Can a television commercial teach you character?

I recently was describing this commercial to a friend on the telephone as one of my all-time favorite commercials. Growing up, I had never been exposed to the concept that failure is an inevitable and important ingredient of success…and I didn’t expect my first exposure to come in the form of a Nike commercial.

However, this is a lesson you can easily miss if you don’t participate in organized sports. In math, nobody expects you to get a certain percentage of the problems wrong. In English, no one expects you to incorrectly define a certain percentage of vocabulary. In academia, no one expects you to do anything wrong.

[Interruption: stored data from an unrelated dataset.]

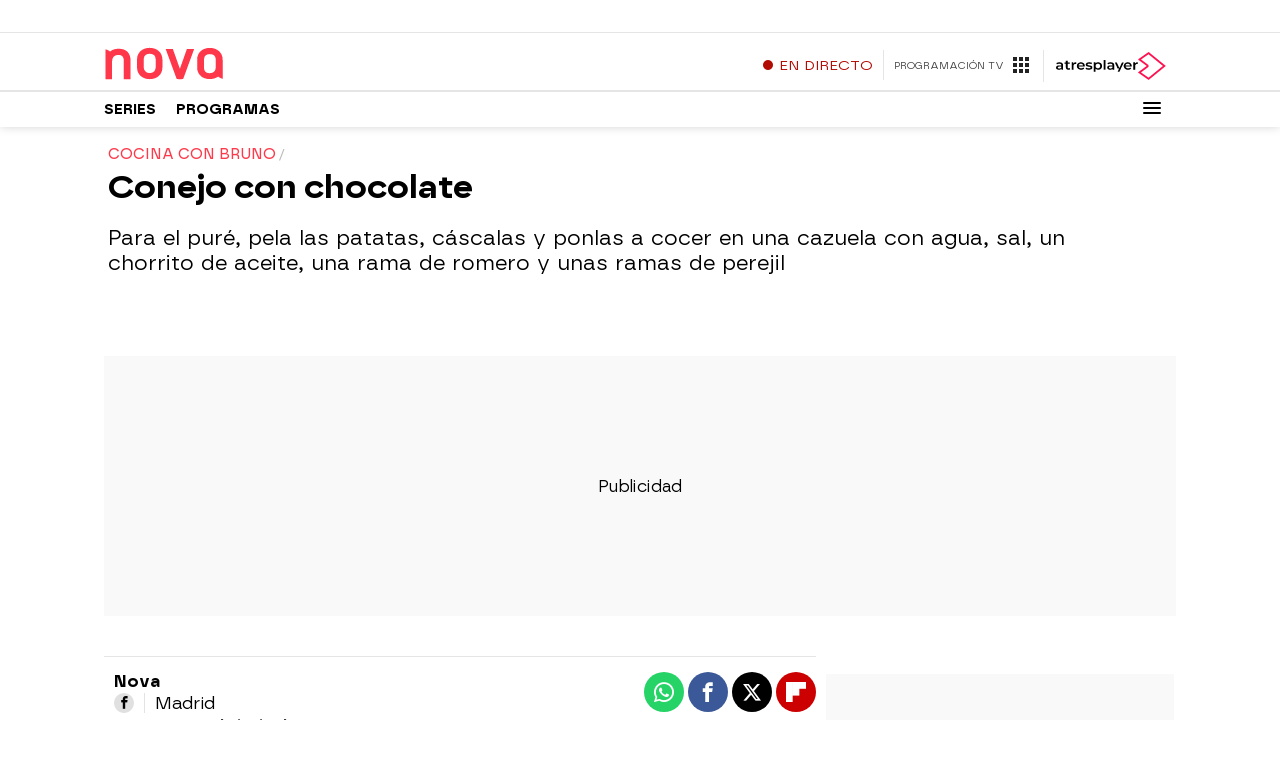

--- FILE ---
content_type: application/x-javascript;charset=utf-8
request_url: https://smetrics.atresmedia.com/id?d_visid_ver=5.5.0&d_fieldgroup=A&mcorgid=09DCC8AD54D410FF0A4C98A6%40AdobeOrg&mid=88157785759326190732915071290123984484&ts=1770028775206
body_size: -35
content:
{"mid":"88157785759326190732915071290123984484"}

The problem is that life doesn’t work like math class. In class, you read the chapter, learn the lesson, do the practice tests, and then hopefully get 100% on your test. In basketball, you train for years, do drills until you hurt for days, play thousands of hours – and then you’re amazing if you can shoot 50% from the field.

I’m certainly not saying failure is more acceptable in sports. On the contrary, people usually care more about winning in basketball than they do in math class.  I think it has more to do with preparation and the fear of failure. In sports, you risk failure by even being in the game. Yet in academia, you can study hard and prepare well and never come close to failing in your entire academic career. This is great for your transcript, but terrible for later in life…when you are confronted by risks that might reasonably end in failure. Should you start that new business? Well, it might fail. Again. Yet no one suggests you don’t try to hit the game winning shot because you have a 50% chance of failure and you missed once before.

These experiences explain why many successful people have a background in sports – or in skilled games of chance, which teach many of the same lessons.

So next time you take on a project or a career that has a real chance of failure, or embark on a path that has led you astray before…just remember that success and failure are intertwined and it’s hard to capture one consistently without experiencing your fair share of the other.